Su sonrisa fue transformándose en una risa suave, acompasada, casi rítmica. Luego pasó a ser una risa sonora, algo nerviosa, anormal, histérica, hasta que, progresivamente aquella risa incontrolable llegó a transformarse en una horripilante carcajada; una carcajada infernal, tan estridente como la del mismísimo demonio. Y aquella carcajada continuaba, sin detenerse; con multitudinarios ecos y estruendos, pareciendo que las entrañas del volcán iban a estallar en cualquier momento. Otro poderoso ruido subterráneo acompañó aquel concierto satánico, y... la tierra comenzó a temblar; primero suavemente; luego, con una inusitada violencia. Parecía ser el fin de todo, o... el principio de "algo terrible".
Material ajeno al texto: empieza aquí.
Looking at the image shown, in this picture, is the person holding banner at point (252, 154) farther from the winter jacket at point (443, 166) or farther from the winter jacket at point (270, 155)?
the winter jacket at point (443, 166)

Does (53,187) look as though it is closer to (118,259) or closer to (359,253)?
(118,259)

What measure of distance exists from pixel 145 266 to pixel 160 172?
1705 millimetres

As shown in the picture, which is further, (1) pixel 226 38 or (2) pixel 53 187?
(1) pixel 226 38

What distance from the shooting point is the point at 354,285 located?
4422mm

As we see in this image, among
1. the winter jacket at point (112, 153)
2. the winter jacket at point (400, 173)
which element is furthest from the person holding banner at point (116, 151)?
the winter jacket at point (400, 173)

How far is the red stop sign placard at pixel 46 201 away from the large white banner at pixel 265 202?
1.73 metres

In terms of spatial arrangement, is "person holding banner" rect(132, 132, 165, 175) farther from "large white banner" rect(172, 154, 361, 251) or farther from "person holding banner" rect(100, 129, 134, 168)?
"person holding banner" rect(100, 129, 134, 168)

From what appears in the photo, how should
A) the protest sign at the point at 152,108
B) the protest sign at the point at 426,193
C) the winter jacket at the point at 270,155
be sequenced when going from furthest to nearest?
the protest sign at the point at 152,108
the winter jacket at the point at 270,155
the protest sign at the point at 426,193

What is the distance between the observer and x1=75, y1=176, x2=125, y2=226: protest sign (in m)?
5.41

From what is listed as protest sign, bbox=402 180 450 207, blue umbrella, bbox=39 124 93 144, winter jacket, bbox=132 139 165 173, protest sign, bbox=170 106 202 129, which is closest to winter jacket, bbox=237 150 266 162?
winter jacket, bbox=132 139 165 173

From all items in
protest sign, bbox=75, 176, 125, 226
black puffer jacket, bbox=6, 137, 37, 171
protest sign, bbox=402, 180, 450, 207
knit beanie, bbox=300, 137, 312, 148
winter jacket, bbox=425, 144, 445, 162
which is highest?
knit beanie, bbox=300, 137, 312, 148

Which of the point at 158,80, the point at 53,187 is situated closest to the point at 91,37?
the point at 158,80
A pocos kilómetros de distancia, en un pequeño caserío altiplánico, los lugareños eran presa del pánico al ver que ese enorme volcán cercano comenzaba a vomitar negras y espesas fumarolas de humo, a la vez que atronaba amenazante, mientras el temblor amainaba. El sismo fue corto; no más de un minuto, pero asustó, principalmente a los más adultos, a los más viejos. Luego, la "Pacha Mama" (Madre Tierra), quedó quieta, aunque las oscuras fumarolas seguían saliendo, ensuciando el cielo azul de las alturas andinas.

Un cóndor pasó volando a poca distancia, y unos niños morenos, de ojitos achinados corrían, inocentemente tras él en un vano intento de persecución. Era sólo un juego de niños en las alturas de los Andes, despreocupados del despertar del volcán. Para ellos no tenía importancia; no sentían miedo; era algo común. No lo sintieron hasta que... una muy poderosa explosión fracturó un costado del enorme cerro y las piedras incandescentes volaron por el cielo y un rojísimo río de fuego comenzó a bajar por la ladera. Ello hizo que un asustado rebaño de llamas asilvestradas bajara corriendo, desordenadamente, en busca de refugio, alejándose del peligro inminente. Y, por un momento, por un corto instante, sus cuerpos parecían antorchas vivientes, al ser iluminadas por el rojo resplandor que lo cubría todo. Luego todo volvió a la calma, y poco a poco, el viento se encargó de limpiar el cielo, llevándose parte del humo en una larga pluma que se perdía hacia el oriente. El cóndor nuevamente pasó en vuelo rasante y emitiendo un fuerte graznido pareció llamar a los niños, de rostros morenos y ojitos achinados, que ahora sí estaban asustados. Pues, nunca habían visto al volcán tan enojado. Nunca...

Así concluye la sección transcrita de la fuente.